How uncanny that one of the first Englishmen to walk across Dharug and Gundungurra country should write about water when writing about the mountains. In the bunyip aristocracy of Australasia William Charles Wentworth inaugurated a complex colonial literary preoccupation with the hydration of the mountains, writing ‘how lone thy torrents’ roar,/As down the cliffs precipitous they fall.’ Recollected in Cambridge almost ten years after the 1813 crossing, the ‘azure brow’ of Wentworth’s mountains supposedly hides a griffin’s treasury of ‘rich glittering heaps’ beyond the torrents of the Nepean and Hawkesbury rivers, whose watersheds both range up into Gurangatch’s country. On 17 January 1836, after only a few days onshore in Sydney, 26-year old Charles Darwin made a further Atlantean leap, describing the view from Wentworth Falls as ‘a bold sea-coast’:

By following down a little valley and its tiny rill of water, an immense gulf is unexpectedly seen through the trees, which border the pathway, at the depth of perhaps 1,500 feet. Walking on a few yards one stands on the brink of a vast precipice, and below is the grand bay or gulf … the point of view is as if at the head of a bay … imagine a winding harbour, with its deep water surrounded by bold cliff-like shores …

Darwin’s Triassic harbour is another man’s storm. Later in the nineteenth century, Henry Lawson opened his double sonnet ‘The Blue Mountains’ by imagining ‘ferns with moisture dripping … /my feet on mosses slipping,’ a waterfall ‘lost in spray/ When mountain breezes sally’. The trope of the mountains as sea-coast gives way to the disappearance of watery essences as spray that disappears into the abyss, as waterfalls that never reach the distant valley floor, their shower and droplets turned to rainbow mist in the sunlit gulf before they reach the bottom.
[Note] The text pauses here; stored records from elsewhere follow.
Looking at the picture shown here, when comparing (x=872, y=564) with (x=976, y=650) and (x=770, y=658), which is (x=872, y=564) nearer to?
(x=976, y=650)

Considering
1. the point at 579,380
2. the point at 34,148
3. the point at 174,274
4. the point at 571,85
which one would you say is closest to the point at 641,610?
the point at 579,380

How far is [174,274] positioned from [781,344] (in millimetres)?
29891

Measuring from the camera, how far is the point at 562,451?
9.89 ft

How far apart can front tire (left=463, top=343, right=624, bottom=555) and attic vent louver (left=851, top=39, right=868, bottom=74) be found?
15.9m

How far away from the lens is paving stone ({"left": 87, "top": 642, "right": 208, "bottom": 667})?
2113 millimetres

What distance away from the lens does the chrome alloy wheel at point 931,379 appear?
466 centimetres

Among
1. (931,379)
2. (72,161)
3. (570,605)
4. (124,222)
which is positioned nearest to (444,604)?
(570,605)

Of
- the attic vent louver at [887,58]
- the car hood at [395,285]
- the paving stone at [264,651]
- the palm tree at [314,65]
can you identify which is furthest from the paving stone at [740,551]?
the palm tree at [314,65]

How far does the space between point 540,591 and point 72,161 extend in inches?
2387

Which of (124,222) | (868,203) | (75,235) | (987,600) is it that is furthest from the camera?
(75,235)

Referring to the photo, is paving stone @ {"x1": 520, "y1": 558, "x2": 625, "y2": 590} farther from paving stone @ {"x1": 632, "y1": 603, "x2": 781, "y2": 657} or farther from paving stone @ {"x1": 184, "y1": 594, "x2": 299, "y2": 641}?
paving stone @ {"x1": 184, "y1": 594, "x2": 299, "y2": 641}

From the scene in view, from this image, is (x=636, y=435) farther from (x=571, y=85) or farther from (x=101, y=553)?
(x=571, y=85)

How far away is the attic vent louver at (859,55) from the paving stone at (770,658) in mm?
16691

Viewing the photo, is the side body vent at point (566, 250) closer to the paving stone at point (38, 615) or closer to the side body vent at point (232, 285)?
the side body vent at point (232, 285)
In William Govett’s 1836 Sketches of New South Wales the headwaters of the Grose River are described as falling ‘into the deep abyss… [a] full twelve hundred feet … into misty hollows … the water gliding into it seems again transformed into its parent vapour, for not long after its fall, it assumes a misty appearance, and a moment’s gaze into the dark void is sufficient to appal the stoutest heart.’ Govett’s Burkean terror at the precipice is lubricated, somewhat gothically, by the atomisation of water at the edge of twin sensations of localised corporeal fluidity and absolute depth.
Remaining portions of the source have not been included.